The credit card industry is highly competitive and among the many incentives to attract and keep consumers is the act of conducting balance transfers. Offering cash back or airline mileage points are great incentives to attract new customers who are specifically looking for these types of programs. But many consumers don't have a need for niche programs and sometimes credit card companies have to offer tangible concrete savings in order to lure consumers and their existing balances away from a current long-term financial relationship. Many do this with incredibly low, albeit temporary, balance transfer interest rates.
A balance transfer is exactly as it sounds in that it means moving an existing credit card balance from one credit card to a second credit card. When conducting a balance transfer, there are three specific aspects to consider which may affect a consumer's decision whether to do it or not. The first is the duration of the transfer which can sometimes be as little as six months. If the promotional rate on the balance transfer is for a short period of time it may not be enough incentive to move. The second consideration is the temporary interest rate applied to the balance. Most balance transfers have a 0% transfer rate for the duration of the promotional period which will then revert to the standard rate. Some credit card companies however don't even do that and offer balance transfer rates of 3% to 5% limiting their usefulness. The third consideration is whether or not there is a balance transfer fee associated with the activity. For many years the balance transfer fee was either waived or was 1% to 2% of the balance transfer amount. However, recently the base balance transfer fee has been 4% for most national credit card companies making it quite expensive.
There are a few key considerations when considering a balance transfer as the rate can fluctuate based on user activity. Normally a promotional balance transfer rate only applies as long as the consumer is in good standing. This means that should the credit card holder make a late payment, miss a payment or go over the credit limit the balance transfer amount could go from the promotional rate to a higher standard or even punitive interest rate. If you always make your payments on time and for the correct amount then this shouldn't really be an issue. Another item to remember is that many credit cards will operate at different interest rates concurrently for different types of balances. If you transfer a balance with a 0% promotional interest rate for 12 months but use the credit card for additional purchases during that time then those purchases will be at the standard rate for the credit card. So it is possible for a consumer to run up thousands of dollars of additional debt on the transferred credit card and then when the promotional period is over wind up paying hundreds of dollars a month in interest on two balances.

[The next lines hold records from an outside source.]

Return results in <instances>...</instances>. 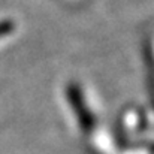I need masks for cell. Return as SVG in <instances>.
<instances>
[{"instance_id": "obj_1", "label": "cell", "mask_w": 154, "mask_h": 154, "mask_svg": "<svg viewBox=\"0 0 154 154\" xmlns=\"http://www.w3.org/2000/svg\"><path fill=\"white\" fill-rule=\"evenodd\" d=\"M14 26L11 21H5V23H0V36L2 35H8L9 32H12Z\"/></svg>"}]
</instances>
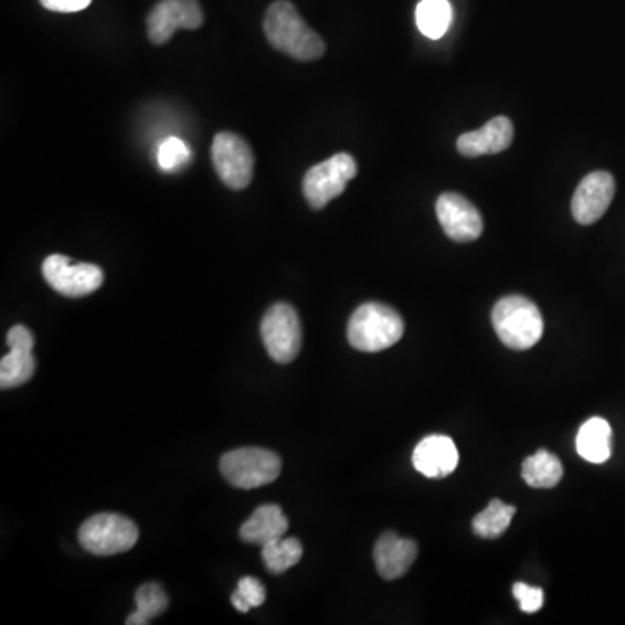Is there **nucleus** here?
Masks as SVG:
<instances>
[{
  "instance_id": "f257e3e1",
  "label": "nucleus",
  "mask_w": 625,
  "mask_h": 625,
  "mask_svg": "<svg viewBox=\"0 0 625 625\" xmlns=\"http://www.w3.org/2000/svg\"><path fill=\"white\" fill-rule=\"evenodd\" d=\"M264 33L276 51L299 62H315L326 53V44L306 25L299 11L288 0H276L264 18Z\"/></svg>"
},
{
  "instance_id": "f03ea898",
  "label": "nucleus",
  "mask_w": 625,
  "mask_h": 625,
  "mask_svg": "<svg viewBox=\"0 0 625 625\" xmlns=\"http://www.w3.org/2000/svg\"><path fill=\"white\" fill-rule=\"evenodd\" d=\"M405 324L399 312L381 303H367L351 315L348 341L362 353L388 350L403 338Z\"/></svg>"
},
{
  "instance_id": "7ed1b4c3",
  "label": "nucleus",
  "mask_w": 625,
  "mask_h": 625,
  "mask_svg": "<svg viewBox=\"0 0 625 625\" xmlns=\"http://www.w3.org/2000/svg\"><path fill=\"white\" fill-rule=\"evenodd\" d=\"M491 324L504 345L516 351L530 350L544 333L537 305L523 296H508L494 306Z\"/></svg>"
},
{
  "instance_id": "20e7f679",
  "label": "nucleus",
  "mask_w": 625,
  "mask_h": 625,
  "mask_svg": "<svg viewBox=\"0 0 625 625\" xmlns=\"http://www.w3.org/2000/svg\"><path fill=\"white\" fill-rule=\"evenodd\" d=\"M220 469L227 484L252 490L273 484L280 476L282 459L264 448H236L221 457Z\"/></svg>"
},
{
  "instance_id": "39448f33",
  "label": "nucleus",
  "mask_w": 625,
  "mask_h": 625,
  "mask_svg": "<svg viewBox=\"0 0 625 625\" xmlns=\"http://www.w3.org/2000/svg\"><path fill=\"white\" fill-rule=\"evenodd\" d=\"M138 527L126 516L102 512L91 516L78 530V540L86 551L98 557H114L135 548L138 542Z\"/></svg>"
},
{
  "instance_id": "423d86ee",
  "label": "nucleus",
  "mask_w": 625,
  "mask_h": 625,
  "mask_svg": "<svg viewBox=\"0 0 625 625\" xmlns=\"http://www.w3.org/2000/svg\"><path fill=\"white\" fill-rule=\"evenodd\" d=\"M358 166L350 153H338L326 162L311 167L303 179V193L312 209H324L357 176Z\"/></svg>"
},
{
  "instance_id": "0eeeda50",
  "label": "nucleus",
  "mask_w": 625,
  "mask_h": 625,
  "mask_svg": "<svg viewBox=\"0 0 625 625\" xmlns=\"http://www.w3.org/2000/svg\"><path fill=\"white\" fill-rule=\"evenodd\" d=\"M261 338L276 363L296 360L303 345V330L296 309L287 303L272 306L261 321Z\"/></svg>"
},
{
  "instance_id": "6e6552de",
  "label": "nucleus",
  "mask_w": 625,
  "mask_h": 625,
  "mask_svg": "<svg viewBox=\"0 0 625 625\" xmlns=\"http://www.w3.org/2000/svg\"><path fill=\"white\" fill-rule=\"evenodd\" d=\"M44 278L56 293L66 297H84L96 293L105 280L96 264L74 263L63 254H53L42 264Z\"/></svg>"
},
{
  "instance_id": "1a4fd4ad",
  "label": "nucleus",
  "mask_w": 625,
  "mask_h": 625,
  "mask_svg": "<svg viewBox=\"0 0 625 625\" xmlns=\"http://www.w3.org/2000/svg\"><path fill=\"white\" fill-rule=\"evenodd\" d=\"M212 163L230 190H244L254 174V153L245 139L233 133H220L212 142Z\"/></svg>"
},
{
  "instance_id": "9d476101",
  "label": "nucleus",
  "mask_w": 625,
  "mask_h": 625,
  "mask_svg": "<svg viewBox=\"0 0 625 625\" xmlns=\"http://www.w3.org/2000/svg\"><path fill=\"white\" fill-rule=\"evenodd\" d=\"M203 25V11L197 0H160L147 18L148 38L153 44L171 41L179 29L197 30Z\"/></svg>"
},
{
  "instance_id": "9b49d317",
  "label": "nucleus",
  "mask_w": 625,
  "mask_h": 625,
  "mask_svg": "<svg viewBox=\"0 0 625 625\" xmlns=\"http://www.w3.org/2000/svg\"><path fill=\"white\" fill-rule=\"evenodd\" d=\"M436 215L448 239L466 244L475 242L484 233V218L466 197L443 193L436 200Z\"/></svg>"
},
{
  "instance_id": "f8f14e48",
  "label": "nucleus",
  "mask_w": 625,
  "mask_h": 625,
  "mask_svg": "<svg viewBox=\"0 0 625 625\" xmlns=\"http://www.w3.org/2000/svg\"><path fill=\"white\" fill-rule=\"evenodd\" d=\"M613 195L615 179L610 172L596 171L585 176L572 199V214L576 223L589 226L601 220V215L610 208Z\"/></svg>"
},
{
  "instance_id": "ddd939ff",
  "label": "nucleus",
  "mask_w": 625,
  "mask_h": 625,
  "mask_svg": "<svg viewBox=\"0 0 625 625\" xmlns=\"http://www.w3.org/2000/svg\"><path fill=\"white\" fill-rule=\"evenodd\" d=\"M412 463L427 478H445L457 469L459 452L448 436L431 435L415 447Z\"/></svg>"
},
{
  "instance_id": "4468645a",
  "label": "nucleus",
  "mask_w": 625,
  "mask_h": 625,
  "mask_svg": "<svg viewBox=\"0 0 625 625\" xmlns=\"http://www.w3.org/2000/svg\"><path fill=\"white\" fill-rule=\"evenodd\" d=\"M515 138V129L508 117L491 118L481 129L466 133L457 139V150L464 157L476 159L484 155H496L508 150Z\"/></svg>"
},
{
  "instance_id": "2eb2a0df",
  "label": "nucleus",
  "mask_w": 625,
  "mask_h": 625,
  "mask_svg": "<svg viewBox=\"0 0 625 625\" xmlns=\"http://www.w3.org/2000/svg\"><path fill=\"white\" fill-rule=\"evenodd\" d=\"M417 552L414 540L403 539L394 532L382 533L374 548L379 575L386 581L400 579L412 569V564L417 560Z\"/></svg>"
},
{
  "instance_id": "dca6fc26",
  "label": "nucleus",
  "mask_w": 625,
  "mask_h": 625,
  "mask_svg": "<svg viewBox=\"0 0 625 625\" xmlns=\"http://www.w3.org/2000/svg\"><path fill=\"white\" fill-rule=\"evenodd\" d=\"M287 516L276 504H264L256 511L252 512L251 518L240 528V539L247 544H256L263 548L272 540L280 539L287 533Z\"/></svg>"
},
{
  "instance_id": "f3484780",
  "label": "nucleus",
  "mask_w": 625,
  "mask_h": 625,
  "mask_svg": "<svg viewBox=\"0 0 625 625\" xmlns=\"http://www.w3.org/2000/svg\"><path fill=\"white\" fill-rule=\"evenodd\" d=\"M612 427L605 419H589L576 435V452L587 463H606L612 455Z\"/></svg>"
},
{
  "instance_id": "a211bd4d",
  "label": "nucleus",
  "mask_w": 625,
  "mask_h": 625,
  "mask_svg": "<svg viewBox=\"0 0 625 625\" xmlns=\"http://www.w3.org/2000/svg\"><path fill=\"white\" fill-rule=\"evenodd\" d=\"M521 475L530 487L552 488L563 478V466L557 455L548 451H539L525 460Z\"/></svg>"
},
{
  "instance_id": "6ab92c4d",
  "label": "nucleus",
  "mask_w": 625,
  "mask_h": 625,
  "mask_svg": "<svg viewBox=\"0 0 625 625\" xmlns=\"http://www.w3.org/2000/svg\"><path fill=\"white\" fill-rule=\"evenodd\" d=\"M452 6L448 0H421L415 11L419 30L427 39L438 41L452 23Z\"/></svg>"
},
{
  "instance_id": "aec40b11",
  "label": "nucleus",
  "mask_w": 625,
  "mask_h": 625,
  "mask_svg": "<svg viewBox=\"0 0 625 625\" xmlns=\"http://www.w3.org/2000/svg\"><path fill=\"white\" fill-rule=\"evenodd\" d=\"M35 374V358L33 350L11 348L0 360V386L2 390L23 386Z\"/></svg>"
},
{
  "instance_id": "412c9836",
  "label": "nucleus",
  "mask_w": 625,
  "mask_h": 625,
  "mask_svg": "<svg viewBox=\"0 0 625 625\" xmlns=\"http://www.w3.org/2000/svg\"><path fill=\"white\" fill-rule=\"evenodd\" d=\"M515 515V506L494 499L488 504V508L473 520V532L484 539H499L508 530Z\"/></svg>"
},
{
  "instance_id": "4be33fe9",
  "label": "nucleus",
  "mask_w": 625,
  "mask_h": 625,
  "mask_svg": "<svg viewBox=\"0 0 625 625\" xmlns=\"http://www.w3.org/2000/svg\"><path fill=\"white\" fill-rule=\"evenodd\" d=\"M303 558V545L294 537H280L263 545V560L268 572L282 575L293 569Z\"/></svg>"
},
{
  "instance_id": "5701e85b",
  "label": "nucleus",
  "mask_w": 625,
  "mask_h": 625,
  "mask_svg": "<svg viewBox=\"0 0 625 625\" xmlns=\"http://www.w3.org/2000/svg\"><path fill=\"white\" fill-rule=\"evenodd\" d=\"M169 606V597L162 585L150 584L141 585L136 591V612L130 613L127 625H147L151 618L159 617Z\"/></svg>"
},
{
  "instance_id": "b1692460",
  "label": "nucleus",
  "mask_w": 625,
  "mask_h": 625,
  "mask_svg": "<svg viewBox=\"0 0 625 625\" xmlns=\"http://www.w3.org/2000/svg\"><path fill=\"white\" fill-rule=\"evenodd\" d=\"M191 160V150L183 139L171 138L163 139L157 150V162L163 172H176L183 169Z\"/></svg>"
},
{
  "instance_id": "393cba45",
  "label": "nucleus",
  "mask_w": 625,
  "mask_h": 625,
  "mask_svg": "<svg viewBox=\"0 0 625 625\" xmlns=\"http://www.w3.org/2000/svg\"><path fill=\"white\" fill-rule=\"evenodd\" d=\"M266 600V589L254 576L240 579L239 587L232 594V603L239 612L247 613L251 608H257Z\"/></svg>"
},
{
  "instance_id": "a878e982",
  "label": "nucleus",
  "mask_w": 625,
  "mask_h": 625,
  "mask_svg": "<svg viewBox=\"0 0 625 625\" xmlns=\"http://www.w3.org/2000/svg\"><path fill=\"white\" fill-rule=\"evenodd\" d=\"M512 594H515L516 600L520 603V608L525 613H537L544 605V591L540 587H532V585L518 582V584L512 585Z\"/></svg>"
},
{
  "instance_id": "bb28decb",
  "label": "nucleus",
  "mask_w": 625,
  "mask_h": 625,
  "mask_svg": "<svg viewBox=\"0 0 625 625\" xmlns=\"http://www.w3.org/2000/svg\"><path fill=\"white\" fill-rule=\"evenodd\" d=\"M93 0H41V4L54 13H78L89 8Z\"/></svg>"
},
{
  "instance_id": "cd10ccee",
  "label": "nucleus",
  "mask_w": 625,
  "mask_h": 625,
  "mask_svg": "<svg viewBox=\"0 0 625 625\" xmlns=\"http://www.w3.org/2000/svg\"><path fill=\"white\" fill-rule=\"evenodd\" d=\"M8 346L9 350H11V348L33 350V346H35V338H33V333L30 332L25 326H14L13 329L8 332Z\"/></svg>"
}]
</instances>
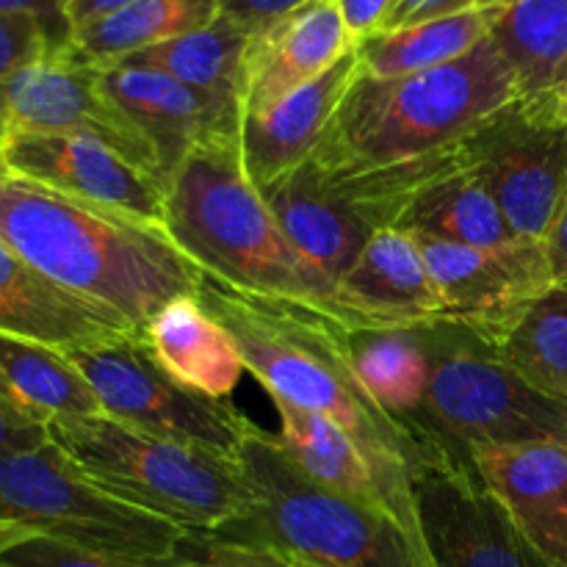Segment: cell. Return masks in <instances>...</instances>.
<instances>
[{
  "instance_id": "9c48e42d",
  "label": "cell",
  "mask_w": 567,
  "mask_h": 567,
  "mask_svg": "<svg viewBox=\"0 0 567 567\" xmlns=\"http://www.w3.org/2000/svg\"><path fill=\"white\" fill-rule=\"evenodd\" d=\"M61 352L86 377L105 415L238 463L252 421L230 399L205 396L172 377L142 330Z\"/></svg>"
},
{
  "instance_id": "5b68a950",
  "label": "cell",
  "mask_w": 567,
  "mask_h": 567,
  "mask_svg": "<svg viewBox=\"0 0 567 567\" xmlns=\"http://www.w3.org/2000/svg\"><path fill=\"white\" fill-rule=\"evenodd\" d=\"M238 468L255 493V509L214 537L310 567H437L396 518L316 485L280 437L258 424L249 426Z\"/></svg>"
},
{
  "instance_id": "b9f144b4",
  "label": "cell",
  "mask_w": 567,
  "mask_h": 567,
  "mask_svg": "<svg viewBox=\"0 0 567 567\" xmlns=\"http://www.w3.org/2000/svg\"><path fill=\"white\" fill-rule=\"evenodd\" d=\"M554 103H557V111H559V116H563V120L567 122V81H565V86L559 89L557 94H554Z\"/></svg>"
},
{
  "instance_id": "60d3db41",
  "label": "cell",
  "mask_w": 567,
  "mask_h": 567,
  "mask_svg": "<svg viewBox=\"0 0 567 567\" xmlns=\"http://www.w3.org/2000/svg\"><path fill=\"white\" fill-rule=\"evenodd\" d=\"M548 255V266H551L554 286L565 288L567 291V194L559 205L557 216L551 221V230H548L546 241H543Z\"/></svg>"
},
{
  "instance_id": "3957f363",
  "label": "cell",
  "mask_w": 567,
  "mask_h": 567,
  "mask_svg": "<svg viewBox=\"0 0 567 567\" xmlns=\"http://www.w3.org/2000/svg\"><path fill=\"white\" fill-rule=\"evenodd\" d=\"M0 238L66 291L142 330L164 305L197 297L205 271L158 225L61 197L0 166Z\"/></svg>"
},
{
  "instance_id": "9a60e30c",
  "label": "cell",
  "mask_w": 567,
  "mask_h": 567,
  "mask_svg": "<svg viewBox=\"0 0 567 567\" xmlns=\"http://www.w3.org/2000/svg\"><path fill=\"white\" fill-rule=\"evenodd\" d=\"M109 97L142 127L172 181L194 147L214 138H236L241 111L230 97L203 92L158 70L131 64L97 66Z\"/></svg>"
},
{
  "instance_id": "ffe728a7",
  "label": "cell",
  "mask_w": 567,
  "mask_h": 567,
  "mask_svg": "<svg viewBox=\"0 0 567 567\" xmlns=\"http://www.w3.org/2000/svg\"><path fill=\"white\" fill-rule=\"evenodd\" d=\"M260 197L293 249L313 269L341 286L374 227L327 188L321 172L310 161L275 186L264 188Z\"/></svg>"
},
{
  "instance_id": "e575fe53",
  "label": "cell",
  "mask_w": 567,
  "mask_h": 567,
  "mask_svg": "<svg viewBox=\"0 0 567 567\" xmlns=\"http://www.w3.org/2000/svg\"><path fill=\"white\" fill-rule=\"evenodd\" d=\"M308 3L313 0H219V14L241 28L247 37H255Z\"/></svg>"
},
{
  "instance_id": "603a6c76",
  "label": "cell",
  "mask_w": 567,
  "mask_h": 567,
  "mask_svg": "<svg viewBox=\"0 0 567 567\" xmlns=\"http://www.w3.org/2000/svg\"><path fill=\"white\" fill-rule=\"evenodd\" d=\"M0 408L28 424L103 415L97 393L61 349L0 332Z\"/></svg>"
},
{
  "instance_id": "f1b7e54d",
  "label": "cell",
  "mask_w": 567,
  "mask_h": 567,
  "mask_svg": "<svg viewBox=\"0 0 567 567\" xmlns=\"http://www.w3.org/2000/svg\"><path fill=\"white\" fill-rule=\"evenodd\" d=\"M219 17V0H133L116 14L66 39V50L92 66H111L127 55L205 28Z\"/></svg>"
},
{
  "instance_id": "74e56055",
  "label": "cell",
  "mask_w": 567,
  "mask_h": 567,
  "mask_svg": "<svg viewBox=\"0 0 567 567\" xmlns=\"http://www.w3.org/2000/svg\"><path fill=\"white\" fill-rule=\"evenodd\" d=\"M131 3L133 0H59V14L66 28V39Z\"/></svg>"
},
{
  "instance_id": "7402d4cb",
  "label": "cell",
  "mask_w": 567,
  "mask_h": 567,
  "mask_svg": "<svg viewBox=\"0 0 567 567\" xmlns=\"http://www.w3.org/2000/svg\"><path fill=\"white\" fill-rule=\"evenodd\" d=\"M150 349L172 377L214 399H230L244 365L230 332L199 305L197 297H177L142 327Z\"/></svg>"
},
{
  "instance_id": "d6a6232c",
  "label": "cell",
  "mask_w": 567,
  "mask_h": 567,
  "mask_svg": "<svg viewBox=\"0 0 567 567\" xmlns=\"http://www.w3.org/2000/svg\"><path fill=\"white\" fill-rule=\"evenodd\" d=\"M177 567H299L269 548L225 540L214 535H188L177 551Z\"/></svg>"
},
{
  "instance_id": "cb8c5ba5",
  "label": "cell",
  "mask_w": 567,
  "mask_h": 567,
  "mask_svg": "<svg viewBox=\"0 0 567 567\" xmlns=\"http://www.w3.org/2000/svg\"><path fill=\"white\" fill-rule=\"evenodd\" d=\"M382 227L480 249H504L526 241L515 236L493 194L471 166L415 188L388 214Z\"/></svg>"
},
{
  "instance_id": "8d00e7d4",
  "label": "cell",
  "mask_w": 567,
  "mask_h": 567,
  "mask_svg": "<svg viewBox=\"0 0 567 567\" xmlns=\"http://www.w3.org/2000/svg\"><path fill=\"white\" fill-rule=\"evenodd\" d=\"M393 0H336L338 14H341L343 28L354 44L365 42L369 37L382 31L388 11Z\"/></svg>"
},
{
  "instance_id": "44dd1931",
  "label": "cell",
  "mask_w": 567,
  "mask_h": 567,
  "mask_svg": "<svg viewBox=\"0 0 567 567\" xmlns=\"http://www.w3.org/2000/svg\"><path fill=\"white\" fill-rule=\"evenodd\" d=\"M341 291L385 330L443 321V302L421 247L410 233L377 227L360 258L341 280Z\"/></svg>"
},
{
  "instance_id": "f546056e",
  "label": "cell",
  "mask_w": 567,
  "mask_h": 567,
  "mask_svg": "<svg viewBox=\"0 0 567 567\" xmlns=\"http://www.w3.org/2000/svg\"><path fill=\"white\" fill-rule=\"evenodd\" d=\"M249 37L227 17H216L205 28L161 42L142 53L127 55L120 64L158 70L203 92L230 97L238 103V70Z\"/></svg>"
},
{
  "instance_id": "e0dca14e",
  "label": "cell",
  "mask_w": 567,
  "mask_h": 567,
  "mask_svg": "<svg viewBox=\"0 0 567 567\" xmlns=\"http://www.w3.org/2000/svg\"><path fill=\"white\" fill-rule=\"evenodd\" d=\"M468 457L520 535L567 567V443L471 446Z\"/></svg>"
},
{
  "instance_id": "277c9868",
  "label": "cell",
  "mask_w": 567,
  "mask_h": 567,
  "mask_svg": "<svg viewBox=\"0 0 567 567\" xmlns=\"http://www.w3.org/2000/svg\"><path fill=\"white\" fill-rule=\"evenodd\" d=\"M518 97L491 37L452 64L402 78L358 72L332 114L310 164L347 177L421 158L468 136Z\"/></svg>"
},
{
  "instance_id": "ab89813d",
  "label": "cell",
  "mask_w": 567,
  "mask_h": 567,
  "mask_svg": "<svg viewBox=\"0 0 567 567\" xmlns=\"http://www.w3.org/2000/svg\"><path fill=\"white\" fill-rule=\"evenodd\" d=\"M0 14L33 17L50 31L59 44H66V28L59 14V0H0Z\"/></svg>"
},
{
  "instance_id": "4dcf8cb0",
  "label": "cell",
  "mask_w": 567,
  "mask_h": 567,
  "mask_svg": "<svg viewBox=\"0 0 567 567\" xmlns=\"http://www.w3.org/2000/svg\"><path fill=\"white\" fill-rule=\"evenodd\" d=\"M493 352L529 385L567 404V291L543 293Z\"/></svg>"
},
{
  "instance_id": "4316f807",
  "label": "cell",
  "mask_w": 567,
  "mask_h": 567,
  "mask_svg": "<svg viewBox=\"0 0 567 567\" xmlns=\"http://www.w3.org/2000/svg\"><path fill=\"white\" fill-rule=\"evenodd\" d=\"M347 349L371 399L399 424L413 426L424 413L432 377L421 327L347 332Z\"/></svg>"
},
{
  "instance_id": "7a4b0ae2",
  "label": "cell",
  "mask_w": 567,
  "mask_h": 567,
  "mask_svg": "<svg viewBox=\"0 0 567 567\" xmlns=\"http://www.w3.org/2000/svg\"><path fill=\"white\" fill-rule=\"evenodd\" d=\"M164 230L227 291L310 310L349 332L385 330L293 249L244 175L238 136L199 144L181 161L166 192Z\"/></svg>"
},
{
  "instance_id": "1f68e13d",
  "label": "cell",
  "mask_w": 567,
  "mask_h": 567,
  "mask_svg": "<svg viewBox=\"0 0 567 567\" xmlns=\"http://www.w3.org/2000/svg\"><path fill=\"white\" fill-rule=\"evenodd\" d=\"M0 567H177L175 559H125L39 535L0 532Z\"/></svg>"
},
{
  "instance_id": "8fae6325",
  "label": "cell",
  "mask_w": 567,
  "mask_h": 567,
  "mask_svg": "<svg viewBox=\"0 0 567 567\" xmlns=\"http://www.w3.org/2000/svg\"><path fill=\"white\" fill-rule=\"evenodd\" d=\"M33 133L97 138L169 188V177L142 127L109 97L97 66L75 59L66 44L0 78V144Z\"/></svg>"
},
{
  "instance_id": "4fadbf2b",
  "label": "cell",
  "mask_w": 567,
  "mask_h": 567,
  "mask_svg": "<svg viewBox=\"0 0 567 567\" xmlns=\"http://www.w3.org/2000/svg\"><path fill=\"white\" fill-rule=\"evenodd\" d=\"M443 302V321L468 330L496 349L526 310L554 288L546 247L518 241L504 249H480L441 238L413 236Z\"/></svg>"
},
{
  "instance_id": "52a82bcc",
  "label": "cell",
  "mask_w": 567,
  "mask_h": 567,
  "mask_svg": "<svg viewBox=\"0 0 567 567\" xmlns=\"http://www.w3.org/2000/svg\"><path fill=\"white\" fill-rule=\"evenodd\" d=\"M432 360L424 413L410 426L471 446L567 443V404L509 369L487 343L449 321L421 327Z\"/></svg>"
},
{
  "instance_id": "484cf974",
  "label": "cell",
  "mask_w": 567,
  "mask_h": 567,
  "mask_svg": "<svg viewBox=\"0 0 567 567\" xmlns=\"http://www.w3.org/2000/svg\"><path fill=\"white\" fill-rule=\"evenodd\" d=\"M271 402L280 415V435L277 437H280L282 449L316 485L327 487L338 496L352 498L363 507L382 509V513L391 515L374 468L363 457V452L349 441L341 426L321 419V415L308 413V410L297 408L286 399H271Z\"/></svg>"
},
{
  "instance_id": "ba28073f",
  "label": "cell",
  "mask_w": 567,
  "mask_h": 567,
  "mask_svg": "<svg viewBox=\"0 0 567 567\" xmlns=\"http://www.w3.org/2000/svg\"><path fill=\"white\" fill-rule=\"evenodd\" d=\"M0 532L39 535L125 559H175L188 532L116 502L59 446L0 454Z\"/></svg>"
},
{
  "instance_id": "f35d334b",
  "label": "cell",
  "mask_w": 567,
  "mask_h": 567,
  "mask_svg": "<svg viewBox=\"0 0 567 567\" xmlns=\"http://www.w3.org/2000/svg\"><path fill=\"white\" fill-rule=\"evenodd\" d=\"M48 430L39 424H28V421L17 419L9 410L0 408V454L14 452H31L48 443Z\"/></svg>"
},
{
  "instance_id": "83f0119b",
  "label": "cell",
  "mask_w": 567,
  "mask_h": 567,
  "mask_svg": "<svg viewBox=\"0 0 567 567\" xmlns=\"http://www.w3.org/2000/svg\"><path fill=\"white\" fill-rule=\"evenodd\" d=\"M502 6L457 11V14L415 22L399 31L374 33L365 42L354 44L360 72L371 78H402L452 64L491 37Z\"/></svg>"
},
{
  "instance_id": "d4e9b609",
  "label": "cell",
  "mask_w": 567,
  "mask_h": 567,
  "mask_svg": "<svg viewBox=\"0 0 567 567\" xmlns=\"http://www.w3.org/2000/svg\"><path fill=\"white\" fill-rule=\"evenodd\" d=\"M518 97H551L567 81V0H509L491 28Z\"/></svg>"
},
{
  "instance_id": "8992f818",
  "label": "cell",
  "mask_w": 567,
  "mask_h": 567,
  "mask_svg": "<svg viewBox=\"0 0 567 567\" xmlns=\"http://www.w3.org/2000/svg\"><path fill=\"white\" fill-rule=\"evenodd\" d=\"M48 437L111 498L188 535H214L255 509V493L238 463L105 413L55 421Z\"/></svg>"
},
{
  "instance_id": "d590c367",
  "label": "cell",
  "mask_w": 567,
  "mask_h": 567,
  "mask_svg": "<svg viewBox=\"0 0 567 567\" xmlns=\"http://www.w3.org/2000/svg\"><path fill=\"white\" fill-rule=\"evenodd\" d=\"M509 3V0H393L382 31H399V28L415 25V22L435 20L443 14H457L471 9H491V6ZM380 31V33H382Z\"/></svg>"
},
{
  "instance_id": "5bb4252c",
  "label": "cell",
  "mask_w": 567,
  "mask_h": 567,
  "mask_svg": "<svg viewBox=\"0 0 567 567\" xmlns=\"http://www.w3.org/2000/svg\"><path fill=\"white\" fill-rule=\"evenodd\" d=\"M9 175L97 208L164 227L166 192L158 177L122 158L109 144L78 133H33L0 144Z\"/></svg>"
},
{
  "instance_id": "2e32d148",
  "label": "cell",
  "mask_w": 567,
  "mask_h": 567,
  "mask_svg": "<svg viewBox=\"0 0 567 567\" xmlns=\"http://www.w3.org/2000/svg\"><path fill=\"white\" fill-rule=\"evenodd\" d=\"M352 48L336 0H313L249 37L238 70L241 120L264 114L308 86Z\"/></svg>"
},
{
  "instance_id": "7c38bea8",
  "label": "cell",
  "mask_w": 567,
  "mask_h": 567,
  "mask_svg": "<svg viewBox=\"0 0 567 567\" xmlns=\"http://www.w3.org/2000/svg\"><path fill=\"white\" fill-rule=\"evenodd\" d=\"M421 532L437 567H554L520 535L468 452L432 441L413 471Z\"/></svg>"
},
{
  "instance_id": "6da1fadb",
  "label": "cell",
  "mask_w": 567,
  "mask_h": 567,
  "mask_svg": "<svg viewBox=\"0 0 567 567\" xmlns=\"http://www.w3.org/2000/svg\"><path fill=\"white\" fill-rule=\"evenodd\" d=\"M197 299L230 332L247 371L271 399H286L347 432L374 468L393 518L426 548L413 471L437 437L399 424L371 399L349 360V330L310 310L227 291L214 280H205Z\"/></svg>"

The most common use of balance transfers it to consolidate debt from multiple high-interest rate credit cards to a single credit card with a low or 0% interest rate for 12 to 18 months. This can result in hundreds of dollars in interest savings while at the same time having the full amount of a monthly payment being applied to principle. This is a great way to pay down excessive amounts of debt quickly freeing up limited financial resources for things like emergency savings and retirement. When trying to understand what is a balance transfer rate it is important to remember that it is for a limited time and includes an additional fee. If the time provided is adequate and the fee is not cost prohibitive then utilizing a balance transfer with a low interest rate can make a lot of sense for most consumers.